Under the circumstances, China may be hard-pressed to meet its pledge to buy an additional $200 billion of U.S. goods over the next two years, which was part of the phase-one trade deal.
Economists at Standard Chartered expect the effect of the virus to cut China’s first-quarter real gross domestic product growth from 6% to 4.5%. In light of China’s important role in global manufacturing and trade, not to mention its increasingly large market for consumer goods, the spillover effect on the U.S. is likely to lower real GDP in the first quarter by 0.4 to 0.5 percentage point, to be mostly made up in subsequent quarters, according to Goldman Sachs economists.
On the good news front, the Institute for Supply Management’s purchasing managers index rose above 50 in January for the first time since July. A reading of 50 above suggests manufacturing activity is expanding. The index for new orders, new export orders and production all showed sizeable jumps.
At the same time, the global manufacturing PMI, produced by IHS Markit, rose to a nine-month high of 50.4 last month, just above the dividing line between expansion and contraction.
In both cases, responses to the surveys don’t adequately reflect the latest news on the rapid spread of the coronavirus, which last week was declared a public health emergency of international concern by the World Health Organization.
When stocks were slumping last week, the bond market added to the concern with a warning of its own. The yield curve, or the spread between the policy rate and long-term Treasury yield, was flirting with inversion again, which, if it were to deepen and persist, would be a recession omen, with a long lead time.
The stock market’s rebound has sent bonds into retreat, steepening the curve for now. Still, the odds of a rate cut this year have increased from a month ago — although the probability has been pared in light of the stock market’s feel-good attitude this week.

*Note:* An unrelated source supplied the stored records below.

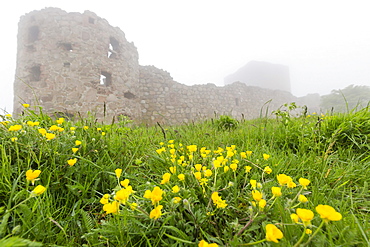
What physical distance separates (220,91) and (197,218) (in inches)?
423

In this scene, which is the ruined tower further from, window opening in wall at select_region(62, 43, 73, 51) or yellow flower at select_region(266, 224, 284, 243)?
yellow flower at select_region(266, 224, 284, 243)

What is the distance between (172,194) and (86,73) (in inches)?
316

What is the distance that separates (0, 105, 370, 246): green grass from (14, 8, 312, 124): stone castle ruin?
537cm

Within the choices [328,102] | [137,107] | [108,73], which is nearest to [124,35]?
[108,73]

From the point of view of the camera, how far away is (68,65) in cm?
716

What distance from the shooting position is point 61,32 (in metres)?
7.29

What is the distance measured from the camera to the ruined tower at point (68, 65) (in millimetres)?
6988

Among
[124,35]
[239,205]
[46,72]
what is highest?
[124,35]

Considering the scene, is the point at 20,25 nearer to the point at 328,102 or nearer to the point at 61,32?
the point at 61,32

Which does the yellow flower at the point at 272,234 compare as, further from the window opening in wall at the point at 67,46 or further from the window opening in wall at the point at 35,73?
the window opening in wall at the point at 35,73

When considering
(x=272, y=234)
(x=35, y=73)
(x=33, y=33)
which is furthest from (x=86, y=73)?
(x=272, y=234)

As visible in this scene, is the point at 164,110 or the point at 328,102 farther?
the point at 328,102

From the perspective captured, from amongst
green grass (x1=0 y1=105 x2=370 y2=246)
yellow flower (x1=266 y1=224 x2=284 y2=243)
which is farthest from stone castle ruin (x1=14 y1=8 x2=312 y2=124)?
yellow flower (x1=266 y1=224 x2=284 y2=243)

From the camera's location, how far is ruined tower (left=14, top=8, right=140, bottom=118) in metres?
6.99
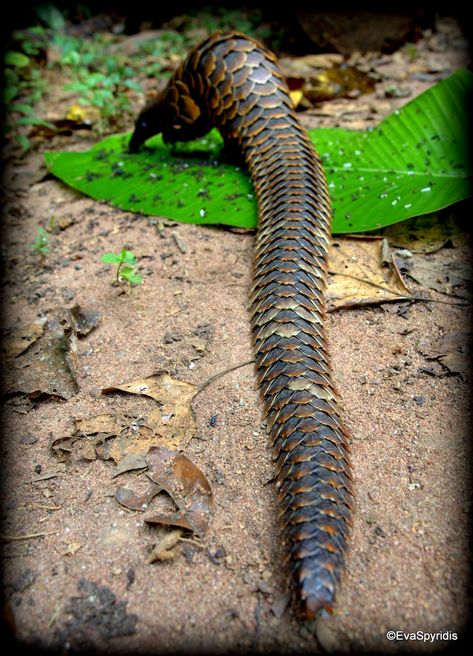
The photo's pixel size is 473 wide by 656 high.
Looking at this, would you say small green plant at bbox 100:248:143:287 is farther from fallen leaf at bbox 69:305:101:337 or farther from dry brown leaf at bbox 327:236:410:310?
dry brown leaf at bbox 327:236:410:310

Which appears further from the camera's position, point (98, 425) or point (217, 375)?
point (217, 375)

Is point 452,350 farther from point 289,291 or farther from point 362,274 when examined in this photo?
point 289,291

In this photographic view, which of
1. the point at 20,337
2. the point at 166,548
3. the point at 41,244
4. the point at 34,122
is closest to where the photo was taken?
the point at 166,548

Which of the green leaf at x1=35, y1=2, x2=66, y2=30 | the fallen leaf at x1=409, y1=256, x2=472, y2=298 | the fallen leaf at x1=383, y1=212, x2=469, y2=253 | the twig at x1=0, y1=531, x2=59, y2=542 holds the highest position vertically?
the green leaf at x1=35, y1=2, x2=66, y2=30

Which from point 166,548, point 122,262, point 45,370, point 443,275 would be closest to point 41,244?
point 122,262

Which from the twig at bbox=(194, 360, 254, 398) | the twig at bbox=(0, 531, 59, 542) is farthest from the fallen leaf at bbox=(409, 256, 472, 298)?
the twig at bbox=(0, 531, 59, 542)

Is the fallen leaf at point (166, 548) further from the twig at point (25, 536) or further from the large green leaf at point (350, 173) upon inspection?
the large green leaf at point (350, 173)

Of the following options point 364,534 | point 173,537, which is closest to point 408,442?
point 364,534

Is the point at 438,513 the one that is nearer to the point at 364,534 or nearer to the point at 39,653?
the point at 364,534
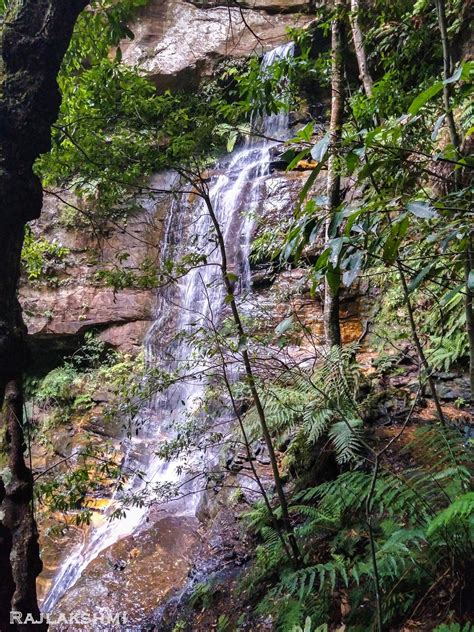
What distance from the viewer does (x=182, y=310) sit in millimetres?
9438

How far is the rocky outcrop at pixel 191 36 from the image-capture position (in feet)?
41.1

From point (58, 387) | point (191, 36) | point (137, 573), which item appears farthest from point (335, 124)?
point (191, 36)

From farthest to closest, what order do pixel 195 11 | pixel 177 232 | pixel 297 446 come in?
pixel 195 11
pixel 177 232
pixel 297 446

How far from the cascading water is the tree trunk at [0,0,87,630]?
3133 millimetres

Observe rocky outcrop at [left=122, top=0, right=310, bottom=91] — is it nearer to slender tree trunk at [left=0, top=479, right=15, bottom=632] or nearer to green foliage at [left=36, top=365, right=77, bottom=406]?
green foliage at [left=36, top=365, right=77, bottom=406]

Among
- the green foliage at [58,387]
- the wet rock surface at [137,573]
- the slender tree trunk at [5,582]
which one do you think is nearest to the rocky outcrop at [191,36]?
the green foliage at [58,387]

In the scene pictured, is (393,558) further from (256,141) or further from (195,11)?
(195,11)

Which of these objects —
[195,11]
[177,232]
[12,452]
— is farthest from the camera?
[195,11]

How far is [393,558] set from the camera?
218 cm

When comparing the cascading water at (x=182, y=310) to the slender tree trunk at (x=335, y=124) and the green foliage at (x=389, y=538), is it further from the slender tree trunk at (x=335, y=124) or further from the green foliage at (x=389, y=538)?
the green foliage at (x=389, y=538)

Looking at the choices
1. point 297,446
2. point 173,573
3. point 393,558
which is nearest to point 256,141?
point 297,446

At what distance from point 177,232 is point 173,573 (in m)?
7.84

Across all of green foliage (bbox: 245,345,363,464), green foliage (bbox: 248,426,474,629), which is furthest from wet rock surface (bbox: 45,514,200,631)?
green foliage (bbox: 245,345,363,464)

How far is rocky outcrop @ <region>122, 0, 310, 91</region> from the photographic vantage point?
12.5 metres
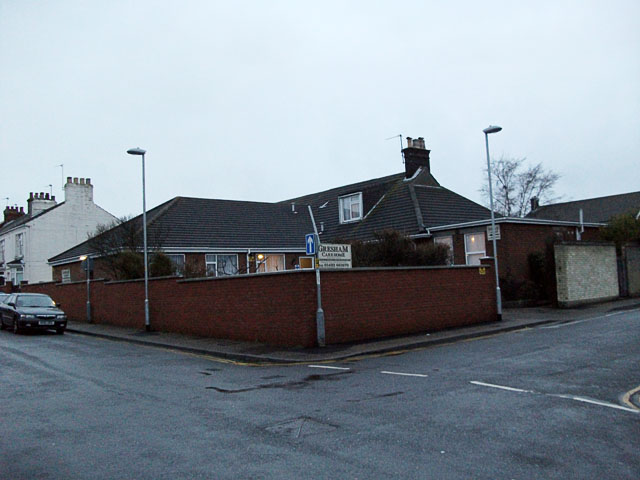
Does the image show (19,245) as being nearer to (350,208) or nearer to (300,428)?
(350,208)

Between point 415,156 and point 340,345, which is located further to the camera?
point 415,156

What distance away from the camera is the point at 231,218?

Financial markets aren’t epidemiologists, so they can only guess at the extent and magnitude of the virus and whether it will be labeled a pandemic. So far, most of the cases and almost all of the deaths have been confined to China.
You would never know from looking at the stock market that such a threat is real. At times, U.S. stocks seem to behave less like risk assets and more like a safe haven. While the first response on bad news is to sell, on reflection the second impulse is to buy.
Perhaps that owes to the embedded belief that the Federal Reserve will do whatever it takes to rescue the economy from any untoward effects of the coronavirus.
Then there’s the fact that the U.S. economy has outperformed much of the developed world since the Great Recession, increasing the appeal of its stock market.
Still, trend-like growth of 2% isn’t that great with a possible pandemic staring you in the face. The trade war is far from over, with President Donald Trump cooking up new and different ways to penalize other countries.
More trade tensions
A new Commerce Department rule will allow companies to pursue tariffs on overseas competitors for what they perceive to be currency manipulation.
Despite the trade truce with China, the U.S. still has tariffs on some $360 billion of its imports.
This is all happening at a time when business investment in the U.S. has contracted for three consecutive quarters: something that last occurred during the Great Recession. And while the U.S. consumer carried the economy last year, the three-legged stool is starting to look wobbly.
Then again, as some analysts have suggested, the stock market’s appeal may be nothing more complicated than what the acronyms suggest: FOMO, for fear of missing out; and TINA, for there is no alternative.
To that I would offer another acronym: SCIW, for some caution is warranted.